Even sitting still, Scott’s legs moved to an unheard drumbeat. Margee, meanwhile, folded her right leg underneath her and relaxed into the couch. She recounted their first years together, while he excused himself for a glass of water.
“That’s just how he is,” Margee said. “I’m content and he’s always wondering how I can be so content. I told him, ‘I have what I want and I don’t have what I don’t want.’”
A week later, Margee’s mantra was about to be put to the test.
Scott was doing his usual core strength training in the gym at Tulsa Community College. The exercises included rounds of lifting weights, pushups, and jumping rope. Bending down to replace his weights, he got lightheaded and sat down. He began to sweat profusely, then vomited on the floor of the gym. Some friends saw his body going into seizure; one of them called an ambulance, and then Margee. He was rushed the two miles to St. John Medical Center.
It was Valentine’s Day, 2012, and Scott’s heart had given out.
Margee remembers she was in a great mood that morning, headed to her adult painting class at TCC’s west campus and looking forward to seeing her students. A colleague approached her in the hallway with a note to call the metro campus immediately concerning her husband.
She and their two sons, Jesse and Dylan, beat the ambulance to the hospital. Scott was looking worse than hospital staff expected. Surgery was imminent.
Margee prayed for Scott in a private hospital waiting room as two stents—mesh “pipes” that inflate like a balloon—were placed inside of Scott’s heart to remove the blockage.

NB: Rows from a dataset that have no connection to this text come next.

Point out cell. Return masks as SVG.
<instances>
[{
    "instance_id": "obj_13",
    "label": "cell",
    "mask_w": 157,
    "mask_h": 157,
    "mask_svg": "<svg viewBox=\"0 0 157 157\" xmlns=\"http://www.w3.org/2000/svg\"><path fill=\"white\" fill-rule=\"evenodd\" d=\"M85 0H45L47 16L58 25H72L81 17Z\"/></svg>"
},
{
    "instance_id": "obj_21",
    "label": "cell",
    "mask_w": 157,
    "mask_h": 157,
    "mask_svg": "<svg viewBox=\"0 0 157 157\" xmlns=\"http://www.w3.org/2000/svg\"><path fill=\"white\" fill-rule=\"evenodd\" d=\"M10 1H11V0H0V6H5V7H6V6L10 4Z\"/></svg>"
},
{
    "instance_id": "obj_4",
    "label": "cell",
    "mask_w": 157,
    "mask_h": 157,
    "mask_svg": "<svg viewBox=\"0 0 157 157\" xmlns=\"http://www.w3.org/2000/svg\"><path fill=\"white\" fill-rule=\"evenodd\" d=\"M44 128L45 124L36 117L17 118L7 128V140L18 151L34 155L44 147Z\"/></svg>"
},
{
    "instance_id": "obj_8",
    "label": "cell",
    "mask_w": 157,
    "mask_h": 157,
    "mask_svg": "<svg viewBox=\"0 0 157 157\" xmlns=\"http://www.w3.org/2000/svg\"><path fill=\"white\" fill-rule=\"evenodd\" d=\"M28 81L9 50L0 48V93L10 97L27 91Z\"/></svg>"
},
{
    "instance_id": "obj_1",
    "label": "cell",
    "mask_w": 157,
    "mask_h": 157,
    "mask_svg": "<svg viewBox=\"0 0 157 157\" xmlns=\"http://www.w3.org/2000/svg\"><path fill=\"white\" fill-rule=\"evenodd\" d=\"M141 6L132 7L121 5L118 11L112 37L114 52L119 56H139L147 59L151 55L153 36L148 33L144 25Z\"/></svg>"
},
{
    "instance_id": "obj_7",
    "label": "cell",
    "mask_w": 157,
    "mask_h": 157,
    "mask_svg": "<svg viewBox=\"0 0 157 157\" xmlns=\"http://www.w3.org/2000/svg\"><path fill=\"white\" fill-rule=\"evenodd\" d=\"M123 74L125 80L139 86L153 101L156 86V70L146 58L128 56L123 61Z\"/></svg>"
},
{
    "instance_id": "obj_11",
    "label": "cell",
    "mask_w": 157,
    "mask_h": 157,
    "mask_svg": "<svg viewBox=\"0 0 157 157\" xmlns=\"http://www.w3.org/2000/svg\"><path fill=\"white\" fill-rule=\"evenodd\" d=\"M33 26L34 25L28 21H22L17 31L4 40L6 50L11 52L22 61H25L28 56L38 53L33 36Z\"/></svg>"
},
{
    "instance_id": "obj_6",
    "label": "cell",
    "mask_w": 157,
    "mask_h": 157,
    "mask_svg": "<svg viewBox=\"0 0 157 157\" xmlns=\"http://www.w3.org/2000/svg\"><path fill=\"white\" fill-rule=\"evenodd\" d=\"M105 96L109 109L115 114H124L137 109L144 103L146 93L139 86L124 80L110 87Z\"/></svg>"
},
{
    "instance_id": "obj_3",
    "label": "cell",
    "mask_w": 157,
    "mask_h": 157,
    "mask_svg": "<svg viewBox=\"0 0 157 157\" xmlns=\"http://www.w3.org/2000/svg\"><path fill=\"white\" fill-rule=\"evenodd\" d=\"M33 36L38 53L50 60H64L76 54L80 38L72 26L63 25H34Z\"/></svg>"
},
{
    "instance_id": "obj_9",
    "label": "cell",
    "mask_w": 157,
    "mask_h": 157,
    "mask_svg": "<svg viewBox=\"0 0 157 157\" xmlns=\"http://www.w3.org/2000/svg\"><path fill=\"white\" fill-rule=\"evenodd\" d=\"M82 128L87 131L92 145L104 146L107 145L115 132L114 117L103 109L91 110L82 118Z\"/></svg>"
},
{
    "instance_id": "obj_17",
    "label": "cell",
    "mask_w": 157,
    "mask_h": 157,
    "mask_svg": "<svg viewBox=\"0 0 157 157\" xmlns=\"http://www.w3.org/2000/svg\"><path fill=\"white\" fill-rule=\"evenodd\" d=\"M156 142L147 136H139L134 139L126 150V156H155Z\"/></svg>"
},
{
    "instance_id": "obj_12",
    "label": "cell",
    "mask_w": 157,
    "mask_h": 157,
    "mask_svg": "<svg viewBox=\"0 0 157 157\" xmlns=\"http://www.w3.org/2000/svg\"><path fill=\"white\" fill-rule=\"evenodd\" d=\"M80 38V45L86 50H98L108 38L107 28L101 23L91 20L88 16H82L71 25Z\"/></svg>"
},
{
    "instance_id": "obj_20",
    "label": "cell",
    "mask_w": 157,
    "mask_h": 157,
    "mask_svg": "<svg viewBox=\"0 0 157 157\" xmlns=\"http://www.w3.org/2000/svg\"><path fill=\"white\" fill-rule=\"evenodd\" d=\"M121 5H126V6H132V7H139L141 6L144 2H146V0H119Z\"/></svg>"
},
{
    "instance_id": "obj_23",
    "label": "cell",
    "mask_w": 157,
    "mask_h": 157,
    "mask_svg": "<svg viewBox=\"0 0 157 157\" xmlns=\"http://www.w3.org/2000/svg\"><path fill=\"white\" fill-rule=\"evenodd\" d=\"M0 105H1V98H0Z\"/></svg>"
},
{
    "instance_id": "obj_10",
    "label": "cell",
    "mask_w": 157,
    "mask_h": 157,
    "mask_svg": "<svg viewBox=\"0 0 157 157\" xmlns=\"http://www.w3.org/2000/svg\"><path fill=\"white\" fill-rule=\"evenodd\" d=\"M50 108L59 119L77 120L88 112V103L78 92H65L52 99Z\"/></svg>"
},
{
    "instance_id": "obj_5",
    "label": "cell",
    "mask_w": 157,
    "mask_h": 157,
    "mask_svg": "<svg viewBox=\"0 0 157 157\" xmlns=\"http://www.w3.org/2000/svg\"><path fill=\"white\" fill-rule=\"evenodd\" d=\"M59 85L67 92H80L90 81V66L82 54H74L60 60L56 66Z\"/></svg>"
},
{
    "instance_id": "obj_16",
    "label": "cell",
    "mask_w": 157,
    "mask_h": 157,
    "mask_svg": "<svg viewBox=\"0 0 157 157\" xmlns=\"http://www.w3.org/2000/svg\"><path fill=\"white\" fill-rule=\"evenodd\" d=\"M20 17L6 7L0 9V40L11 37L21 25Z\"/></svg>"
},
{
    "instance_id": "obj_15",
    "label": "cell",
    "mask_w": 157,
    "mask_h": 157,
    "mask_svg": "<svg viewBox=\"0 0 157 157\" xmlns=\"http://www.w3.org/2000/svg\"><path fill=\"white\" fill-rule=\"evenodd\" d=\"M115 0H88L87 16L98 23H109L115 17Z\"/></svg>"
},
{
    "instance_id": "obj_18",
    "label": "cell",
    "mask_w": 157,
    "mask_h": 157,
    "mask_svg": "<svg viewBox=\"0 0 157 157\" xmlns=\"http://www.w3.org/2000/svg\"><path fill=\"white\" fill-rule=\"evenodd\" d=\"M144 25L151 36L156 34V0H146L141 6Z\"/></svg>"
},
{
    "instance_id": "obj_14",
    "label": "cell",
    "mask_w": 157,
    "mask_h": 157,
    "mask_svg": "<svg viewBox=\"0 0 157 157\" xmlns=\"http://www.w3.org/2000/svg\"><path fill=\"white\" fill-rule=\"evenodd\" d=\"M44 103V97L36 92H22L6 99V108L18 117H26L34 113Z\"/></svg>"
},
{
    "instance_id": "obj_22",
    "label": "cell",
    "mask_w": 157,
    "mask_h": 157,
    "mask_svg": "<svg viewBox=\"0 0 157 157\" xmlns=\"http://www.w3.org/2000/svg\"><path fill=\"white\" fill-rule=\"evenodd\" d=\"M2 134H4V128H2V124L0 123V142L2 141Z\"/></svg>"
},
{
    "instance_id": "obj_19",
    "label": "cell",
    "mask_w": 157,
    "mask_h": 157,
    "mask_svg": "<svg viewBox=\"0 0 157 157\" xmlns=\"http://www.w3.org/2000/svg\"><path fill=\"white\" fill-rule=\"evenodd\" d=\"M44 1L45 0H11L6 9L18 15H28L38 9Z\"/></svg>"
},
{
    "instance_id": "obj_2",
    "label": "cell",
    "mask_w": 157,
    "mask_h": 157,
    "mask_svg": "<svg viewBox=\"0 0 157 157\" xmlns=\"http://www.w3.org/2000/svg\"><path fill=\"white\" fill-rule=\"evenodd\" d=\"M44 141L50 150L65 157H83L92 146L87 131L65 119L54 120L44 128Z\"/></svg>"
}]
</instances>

The surgery was a success. A few hours later and Scott was recounting his near death with his wife and kids.
“All I really thought about was Margee and my boys,” Scott recalled. “I didn’t want to leave them. But, I was stable. The main feeling I had was gratitude.”
Once released from the hospital, what Scott needed was a dose of mood medicine. He and Margee stopped by Church Studios where their oldest son, Jesse, was putting the finishing touches on his song called, of all things, “Love is Life and Life is Love.”
“We spent a couple of hours listening to the guys put the finishing touches on Jesse’s amazing song,” Margee said. “It was magic and healing for Scott.”
Scott is currently “taking it easy,” no easy task for a man whose many hats include songwriter, poet, family therapist, and radio host. Margee continues to teach art at the Gilcrease Museum, Kaiser Rehab, and the Tulsa Art and Humanities Council, but never strays too far—just in case Scott’s heart needs her again. She welcomes even the brief respite.
Scott still gets antsy from time to time, opting to sit through mental health workshops to further one of his careers, instead of resting in his pajamas and lounging in bed.
“To be honest, it has been tough,” he said. “Not every day is happy. But, every day is good.”
Scott and Margee will celebrate 33 years of marriage together this year.